§ Testo estratto:
————————
Con un investimento da circa 600 milioni di euro, Fincantieri allarga la propria presenza nell’underwater attraverso una serie di operazioni che portano dentro il gruppo nuove capacità nei servizi offshore, nelle comunicazioni subacquee e nei mezzi autonomi. La mossa rafforza un segmento che per il gruppo sta diventando sempre più centrale, tra difesa, monitoraggio dei fondali e protezione delle infrastrutture critiche

Fincantieri investe circa 600 milioni di euro per rafforzare il proprio polo della subacquea. Il gruppo ha raggiunto accordi per entrare nel capitale di Next Geosolutions, WSense, Graal Tech e Defcomm, ampliando la presenza nei servizi offshore, nelle comunicazioni sottomarine e nei droni autonomi subacquei e di superficie.
————————
§ Righe fornite:
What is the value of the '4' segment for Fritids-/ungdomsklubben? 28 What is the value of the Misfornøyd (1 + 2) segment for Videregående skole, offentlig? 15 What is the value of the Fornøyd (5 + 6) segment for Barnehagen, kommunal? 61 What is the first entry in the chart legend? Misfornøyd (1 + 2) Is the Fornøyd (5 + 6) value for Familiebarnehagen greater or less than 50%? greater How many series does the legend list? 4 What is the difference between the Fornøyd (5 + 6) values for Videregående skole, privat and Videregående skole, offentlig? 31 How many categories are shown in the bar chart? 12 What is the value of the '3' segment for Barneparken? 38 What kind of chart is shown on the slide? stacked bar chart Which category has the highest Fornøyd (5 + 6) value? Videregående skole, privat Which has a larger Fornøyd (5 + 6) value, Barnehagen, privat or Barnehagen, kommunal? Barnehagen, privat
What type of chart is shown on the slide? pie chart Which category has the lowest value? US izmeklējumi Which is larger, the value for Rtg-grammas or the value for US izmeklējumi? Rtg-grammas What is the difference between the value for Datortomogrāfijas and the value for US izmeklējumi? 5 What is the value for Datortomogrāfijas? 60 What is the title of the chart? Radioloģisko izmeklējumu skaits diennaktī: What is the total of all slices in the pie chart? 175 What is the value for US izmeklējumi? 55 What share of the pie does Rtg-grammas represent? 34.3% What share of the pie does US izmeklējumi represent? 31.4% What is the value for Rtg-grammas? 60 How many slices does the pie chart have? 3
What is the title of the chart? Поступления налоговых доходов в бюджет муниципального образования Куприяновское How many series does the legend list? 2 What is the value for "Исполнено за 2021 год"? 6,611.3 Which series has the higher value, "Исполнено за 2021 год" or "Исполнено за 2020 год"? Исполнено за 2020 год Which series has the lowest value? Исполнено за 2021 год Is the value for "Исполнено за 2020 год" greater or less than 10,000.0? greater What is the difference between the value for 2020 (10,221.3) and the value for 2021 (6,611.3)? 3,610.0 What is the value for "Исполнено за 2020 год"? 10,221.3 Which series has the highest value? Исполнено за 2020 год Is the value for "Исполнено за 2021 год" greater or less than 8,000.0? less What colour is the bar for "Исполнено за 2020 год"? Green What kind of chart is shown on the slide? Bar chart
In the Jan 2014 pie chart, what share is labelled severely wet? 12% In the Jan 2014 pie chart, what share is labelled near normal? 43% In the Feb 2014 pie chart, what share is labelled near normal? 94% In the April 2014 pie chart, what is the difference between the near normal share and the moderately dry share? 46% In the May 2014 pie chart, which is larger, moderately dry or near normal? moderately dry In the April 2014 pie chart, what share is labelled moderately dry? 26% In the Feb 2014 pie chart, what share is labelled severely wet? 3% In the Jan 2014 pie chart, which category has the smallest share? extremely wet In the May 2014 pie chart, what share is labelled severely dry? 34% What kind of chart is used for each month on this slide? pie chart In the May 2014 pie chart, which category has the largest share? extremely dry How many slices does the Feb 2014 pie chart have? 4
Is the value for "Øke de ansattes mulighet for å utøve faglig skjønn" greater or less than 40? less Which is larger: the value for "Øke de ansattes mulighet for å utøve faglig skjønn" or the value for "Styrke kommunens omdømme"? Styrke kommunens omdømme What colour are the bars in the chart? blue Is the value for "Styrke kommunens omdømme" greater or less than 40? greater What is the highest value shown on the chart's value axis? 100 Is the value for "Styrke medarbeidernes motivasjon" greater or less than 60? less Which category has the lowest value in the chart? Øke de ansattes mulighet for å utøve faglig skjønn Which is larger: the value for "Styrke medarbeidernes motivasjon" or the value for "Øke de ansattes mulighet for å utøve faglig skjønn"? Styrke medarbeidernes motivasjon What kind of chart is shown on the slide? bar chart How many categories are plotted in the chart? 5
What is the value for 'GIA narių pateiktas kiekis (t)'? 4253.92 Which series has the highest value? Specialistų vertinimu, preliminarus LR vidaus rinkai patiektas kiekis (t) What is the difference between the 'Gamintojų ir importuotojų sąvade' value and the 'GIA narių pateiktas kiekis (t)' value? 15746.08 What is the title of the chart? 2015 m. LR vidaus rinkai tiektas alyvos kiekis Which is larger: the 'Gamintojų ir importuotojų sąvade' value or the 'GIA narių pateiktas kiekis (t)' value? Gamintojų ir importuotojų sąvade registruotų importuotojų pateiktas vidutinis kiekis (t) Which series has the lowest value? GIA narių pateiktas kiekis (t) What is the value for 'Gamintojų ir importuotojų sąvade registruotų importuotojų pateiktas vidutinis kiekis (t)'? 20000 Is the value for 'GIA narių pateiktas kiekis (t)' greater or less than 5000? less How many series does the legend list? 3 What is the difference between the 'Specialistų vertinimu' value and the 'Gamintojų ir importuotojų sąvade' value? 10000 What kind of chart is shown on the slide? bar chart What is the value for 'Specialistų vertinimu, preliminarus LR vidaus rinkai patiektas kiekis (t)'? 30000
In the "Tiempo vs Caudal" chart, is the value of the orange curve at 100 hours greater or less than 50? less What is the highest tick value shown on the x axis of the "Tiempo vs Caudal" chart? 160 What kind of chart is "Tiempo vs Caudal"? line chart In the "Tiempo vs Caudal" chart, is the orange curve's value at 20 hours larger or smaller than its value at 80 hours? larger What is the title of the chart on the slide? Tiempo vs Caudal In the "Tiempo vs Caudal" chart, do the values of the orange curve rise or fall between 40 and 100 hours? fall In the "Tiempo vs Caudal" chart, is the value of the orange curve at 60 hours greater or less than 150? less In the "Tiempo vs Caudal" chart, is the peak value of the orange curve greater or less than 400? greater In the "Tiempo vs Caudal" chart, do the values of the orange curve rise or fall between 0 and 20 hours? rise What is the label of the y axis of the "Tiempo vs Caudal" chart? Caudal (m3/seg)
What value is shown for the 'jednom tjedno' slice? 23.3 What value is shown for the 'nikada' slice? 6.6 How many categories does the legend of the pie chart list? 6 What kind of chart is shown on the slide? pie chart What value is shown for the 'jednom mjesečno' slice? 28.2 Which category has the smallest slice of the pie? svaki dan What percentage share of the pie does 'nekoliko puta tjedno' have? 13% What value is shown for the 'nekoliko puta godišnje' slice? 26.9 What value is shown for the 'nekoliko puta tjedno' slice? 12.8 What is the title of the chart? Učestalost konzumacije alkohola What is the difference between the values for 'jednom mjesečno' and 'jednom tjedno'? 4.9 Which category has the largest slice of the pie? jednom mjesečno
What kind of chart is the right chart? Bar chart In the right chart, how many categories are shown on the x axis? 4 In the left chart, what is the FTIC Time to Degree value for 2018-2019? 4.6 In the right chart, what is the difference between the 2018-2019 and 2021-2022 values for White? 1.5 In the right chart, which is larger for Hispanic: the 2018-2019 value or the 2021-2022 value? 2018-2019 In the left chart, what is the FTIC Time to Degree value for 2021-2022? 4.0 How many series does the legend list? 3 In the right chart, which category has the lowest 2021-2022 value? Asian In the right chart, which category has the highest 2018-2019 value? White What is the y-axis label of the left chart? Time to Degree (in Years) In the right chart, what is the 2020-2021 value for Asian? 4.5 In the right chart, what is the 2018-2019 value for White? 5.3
————————
§ Azione richiesta 1: Secondo il testo sull'investimento di Fincantieri nella subacquea, in quali società il gruppo ha raggiunto accordi per entrare nel capitale?
§ Azione richiesta 2: Continua il testo sull'investimento di Fincantieri nella subacquea dopo la sua ultima frase.
Le righe provengono da un'altra fonte.

§ Risposta esercizio 1: In Next Geosolutions, WSense, Graal Tech e Defcomm.

§ Risposta esercizio 2:
Il nuovo perimetro comprenderà otto aziende, circa 1.500 professionisti e attività in Italia, Regno Unito, Paesi Bassi, Norvegia ed Emirati Arabi Uniti. L’obiettivo è integrare mezzi, sensori, software, telecomunicazioni e servizi destinati sia alla difesa sia alla protezione delle infrastrutture critiche.

Quattro operazioni per ampliare il perimetro

L’acquisizione principale per dimensioni riguarda Next Geosolutions, attiva nelle indagini dei fondali, nelle geoscienze marine e nel supporto alle costruzioni offshore. Fincantieri rileverà inizialmente il 52,6% della società e lancerà successivamente un’offerta pubblica finalizzata al delisting.